L’introduction d’un congé parental uniforme au niveau fédéral mérite d’être approfondie. C’est la conclusion tirée par la Commission de la sécurité sociale et de la santé publique du Conseil des États (CSSS-E), qui a donné suite à deux initiatives déposées par les cantons de Genève et du Jura. La commission a en outre examiné les divergences sur le 2e volet des mesures visant à freiner la hausse des coûts. Elle soutient par ailleurs le projet du Conseil fédéral visant à pérenniser les interventions précoces intensives pour les enfants atteints de troubles du spectre de l’autisme. Elle propose également d’introduire une 13e rente pour les bénéficiaires de l’AI qui ont droit aux prestations complémentaires.

La commission s’est penchée sur la question de l’introduction d’un congé parental lors l’examen préalable de quatre initiatives cantonales portant sur ce sujet. Par 10 voix contre 2 et 1 abstention, elle a donné suite aux initiatives déposées par les cantons de Genève et du Jura (24.301 et 24.310), demandant la création d’un congé parental au niveau suisse. Aux yeux de la commission, le sujet mérite d’être étudié de manière approfondie et attentive. L’introduction d’un congé parental pourrait en effet contribuer au renforcement de l'égalité entre femmes et hommes et à améliorer la conciliation entre vie familiale et vie professionnelle. En même temps, les jeunes parents, en première ligne les femmes, seraient encouragés à rester dans le monde du travail, permettant ainsi de lutter contre la pénurie de main-d’œuvre.

La commission salue la formulation ouverte choisie par les deux initiatives ainsi que la préférence donnée à une solution uniforme au niveau fédéral. Elle souligne cependant qu’il s’agira d’esquisser une solution pragmatique, compatible avec différents modèles familiaux et financièrement viable. Pour cela, le rapport du Conseil fédéral en réponse au Po. CSSS-N. « Modèles de congé parental. Analyse économique globale (coûts-bénéfices) » (21.3961), attendu dans les semaines à venir, devrait fournir des éléments fondamentaux pour la suite du débat. Les deux initiatives seront désormais examinées par la commission homologue du Conseil national, qui devra également se prononcer sur la nécessité de légiférer en la matière.

Par 7 voix contre 5 et 1 abstention, la commission propose cependant à son conseil de ne pas donner suite à deux initiatives semblables déposées par les cantons du Valais et du Tessin (24.305 et 24.311), car elles imposent des conditions minimales trop strictes et contraignantes.

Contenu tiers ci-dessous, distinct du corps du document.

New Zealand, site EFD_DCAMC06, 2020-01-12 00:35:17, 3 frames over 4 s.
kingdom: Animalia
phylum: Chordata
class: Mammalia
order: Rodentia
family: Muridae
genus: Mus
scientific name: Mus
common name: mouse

2e volet des mesures visant à freiner la hausse des coûts sans réseaux de soins coordonnés

La commission a examiné les divergences sur le deuxième volet des mesures visant à freiner la hausse des coûts (22.062). Elle se rallie au Conseil national en ce qui concerne les controversés réseaux de soins coordonnés. Elle propose de supprimer ce nouveau fournisseur de prestations du volet de mesures. La CSSS-E reste toutefois pleinement convaincue des avantages de la coordination des soins. Face à l’ampleur de la critique, elle souhaite toutefois poursuivre ses réflexions sur ce sujet dans un cadre différent, afin de mieux soutenir les initiatives existantes et de les rendre accessibles au plus grand nombre possible de patientes et de patients. Concernant les rabais de quantité pour les médicaments générant un chiffre d’affaires important, une autre mesure essentielle, la commission se rallie également à la décision du Conseil national. Elle suit également ce dernier sur la question des prestations que les sages-femmes peuvent fournir à la charge de l’assurance obligatoire des soins. La commission soutient par ailleurs la clause d’évaluation introduite par le Conseil national. La CSSS-E a pris toutes ces décisions sans contre-proposition.

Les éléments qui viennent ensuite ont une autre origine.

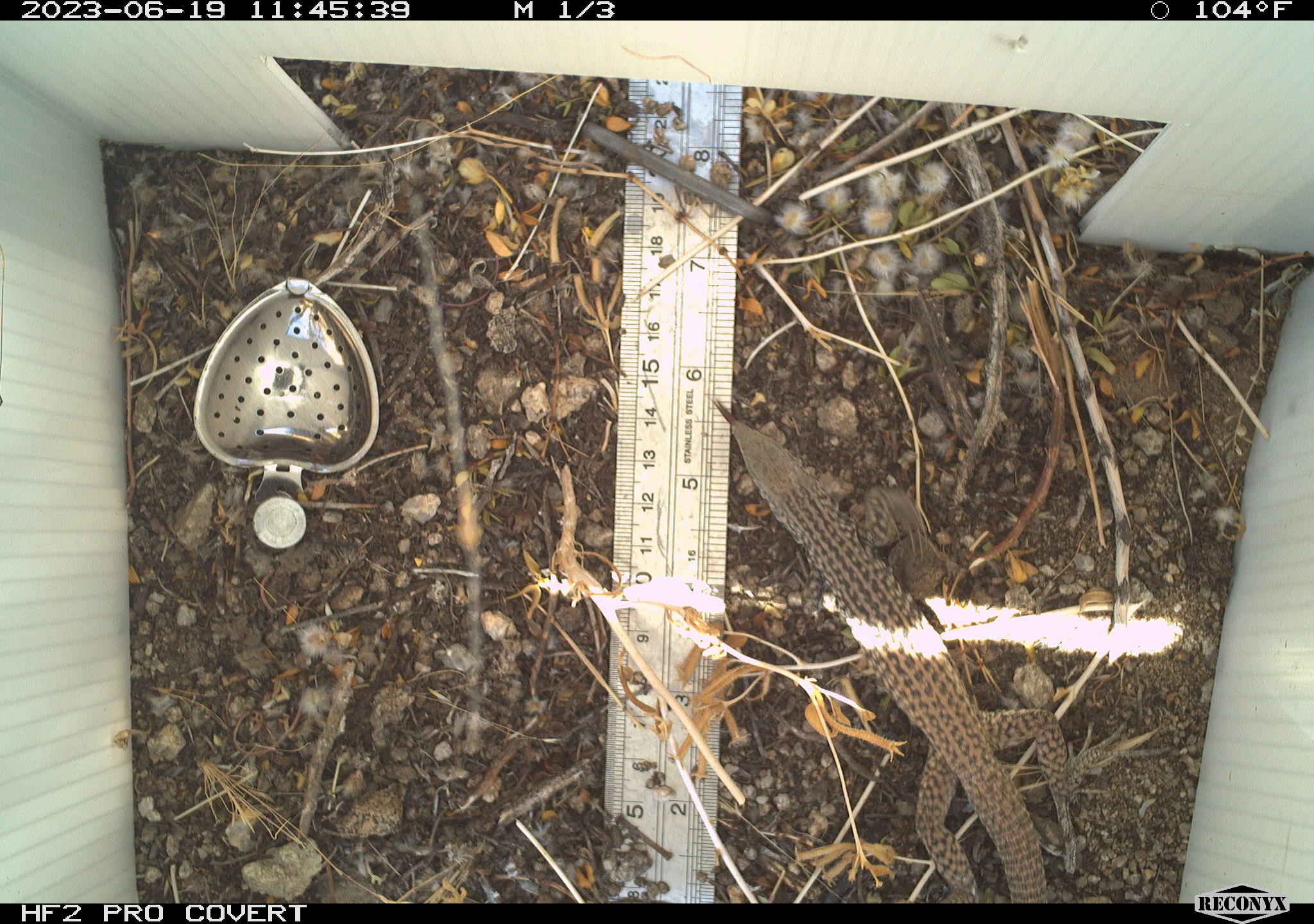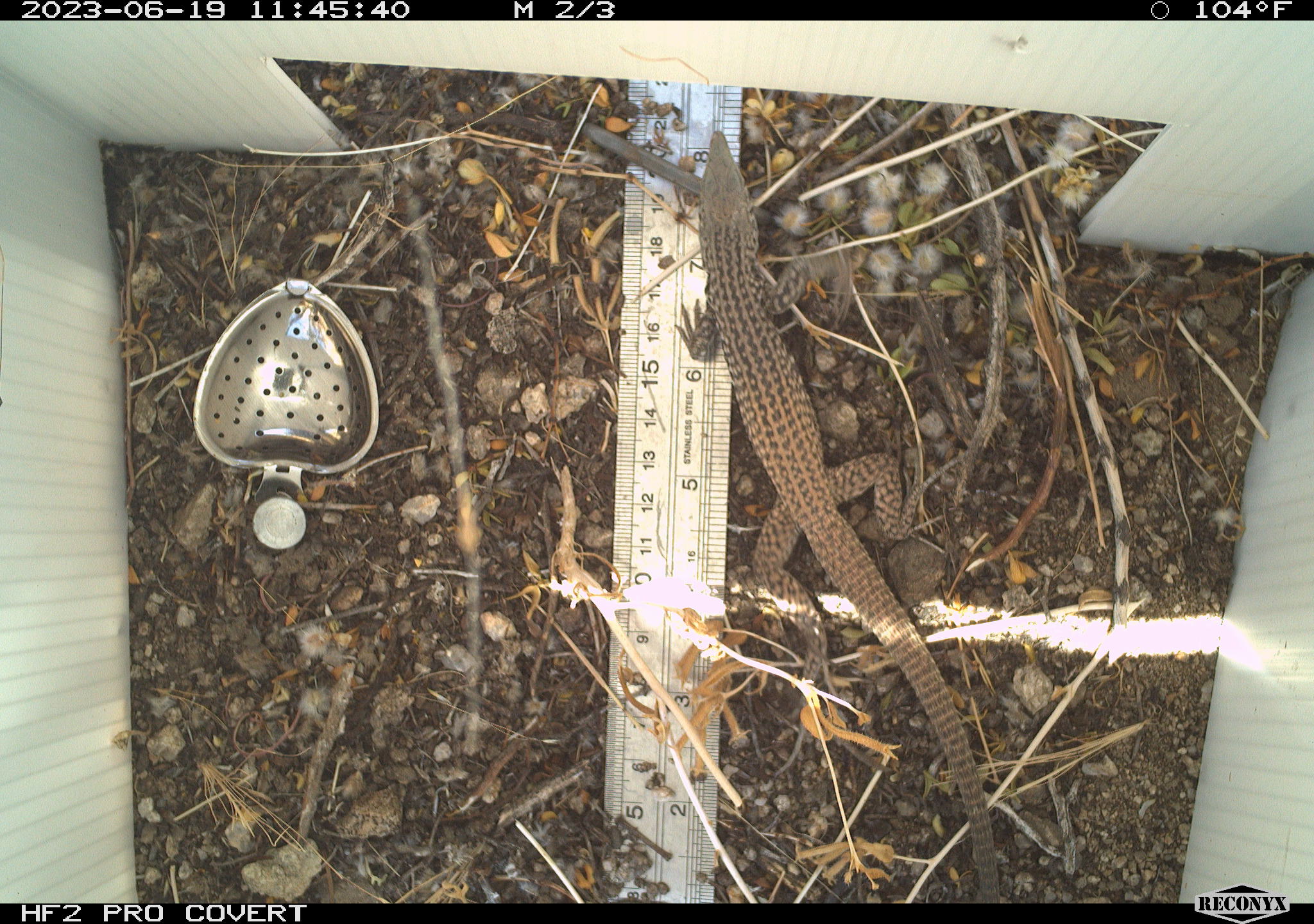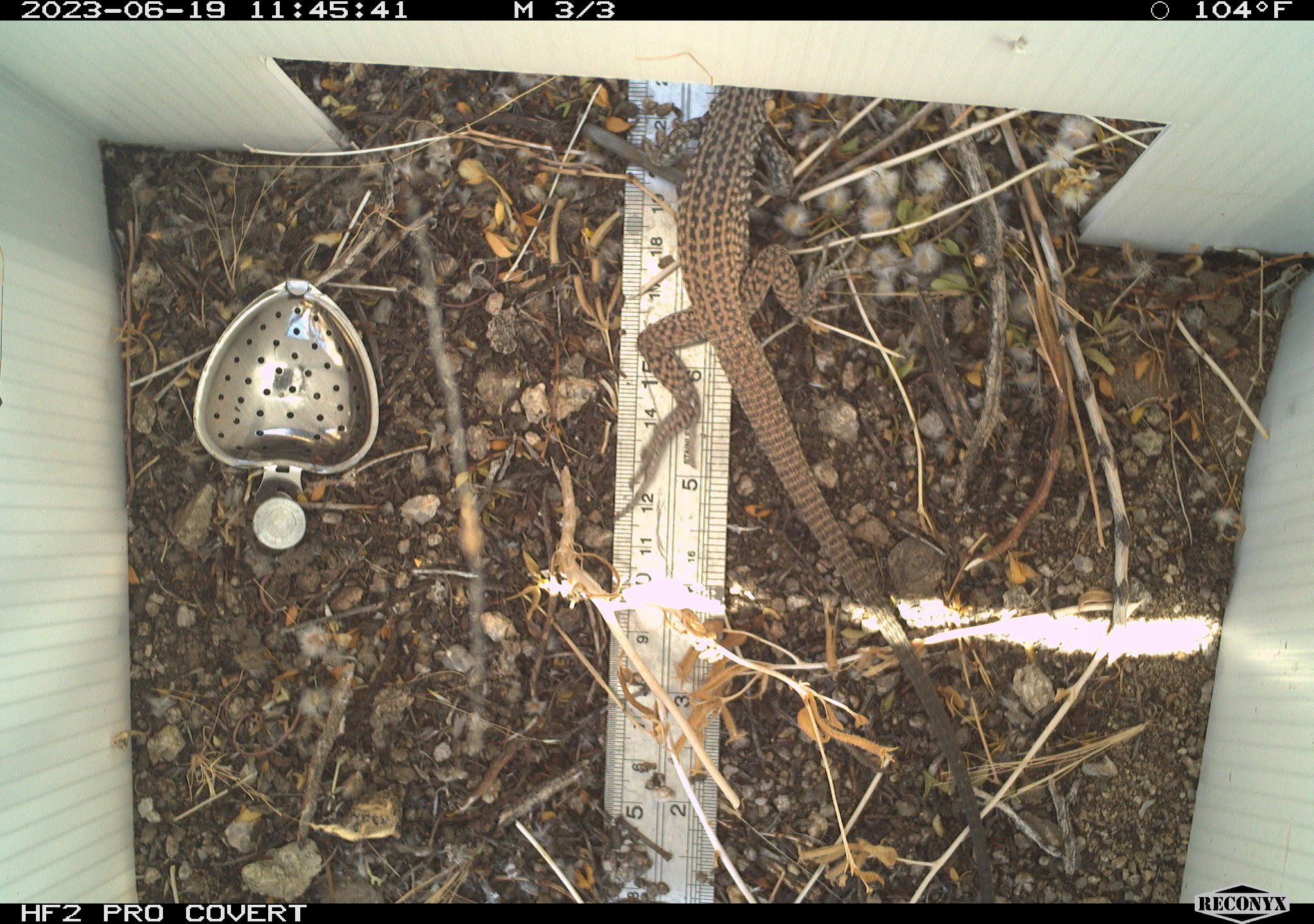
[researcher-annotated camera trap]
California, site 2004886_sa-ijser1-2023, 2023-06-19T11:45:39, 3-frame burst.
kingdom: Animalia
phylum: Chordata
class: Reptilia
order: Squamata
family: Teiidae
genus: Aspidoscelis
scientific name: Aspidoscelis tigris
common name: western whiptail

La commission a adopté, sans contre-proposition, des compromis portant sur les deux autres divergences dans le domaine des médicaments. S’agissant du réexamen différencié de l’efficacité, de l’adéquation et du caractère économique, elle propose à son conseil de combiner les versions du Conseil des États et du Conseil national. Cette solution doit permettre l’examen de ces critères à différents degrés, par exemple quand il existe déjà des preuves sur l’efficacité d’un médicament. Il doit aussi être possible de renoncer au réexamen d’un critère, par exemple dans le cas de médicaments bon marché, importants pour garantir l’approvisionnement. La commission propose également de combiner les deux approches pour la rémunération provisoire de médicaments novateurs. Selon cette proposition, les médicaments autorisés selon une des procédures rapides pourraient être rémunérés à partir du jour de leur autorisation. Comme la finalité de ces médicaments est de répondre à un besoin médical important, la commission extraparlementaire compétente doit être entendue avant que la décision de rémunération ne soit prise.

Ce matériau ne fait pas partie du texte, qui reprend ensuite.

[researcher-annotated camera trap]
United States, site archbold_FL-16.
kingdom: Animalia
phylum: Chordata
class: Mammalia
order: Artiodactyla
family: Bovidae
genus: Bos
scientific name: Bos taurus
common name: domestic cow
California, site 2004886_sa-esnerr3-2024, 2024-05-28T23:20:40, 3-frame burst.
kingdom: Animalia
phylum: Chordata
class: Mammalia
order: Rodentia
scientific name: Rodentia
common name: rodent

Concernant les autres divergences, la commission propose en revanche de s’en tenir à la version du Conseil des États. Ainsi, les assureurs ne pourront utiliser les données de facturation que pour informer, de façon ciblée, leurs assurées et assurés – mais pas les fournisseurs de prestations – sur des prestations moins onéreuses, des modèles d’assurance plus adéquats ou des mesures préventives (10 voix contre 2 et 1 abstention). La commission tient par ailleurs à inscrire dans la loi le principe selon lequel les gains d’efficience doivent être pris en compte dans les conventions tarifaires (sans contre-proposition). En outre, le Conseil fédéral doit être chargé, dans le cadre du volet de mesures visant à freiner la hausse des coûts, de fixer pour la structure tarifaire à la prestation une limite maximale pour les points facturables par jour (10 voix contre 1 et 1 abstention). Même si les nouvelles structures tarifaires apportent des améliorations, la commission estime que la réglementation dans ce domaine est lacunaire.

Le projet est prêt pour l’élimination des divergences durant la session de printemps.

Suite des délibérations concernant le financement de la 13e rente AVS

La commission a poursuivi ses délibérations au sujet du financement de la 13e rente AVS (24.073, projets 2 et 3) et a pris connaissance des éclaircissements supplémentaires fournis par l’administration à son attention. Avec la volonté de proposer une solution de financement durable, globale et susceptible de rassembler une majorité, elle a confié de nouveaux mandats à l’administration et entend poursuivre ses travaux lors du deuxième trimestre.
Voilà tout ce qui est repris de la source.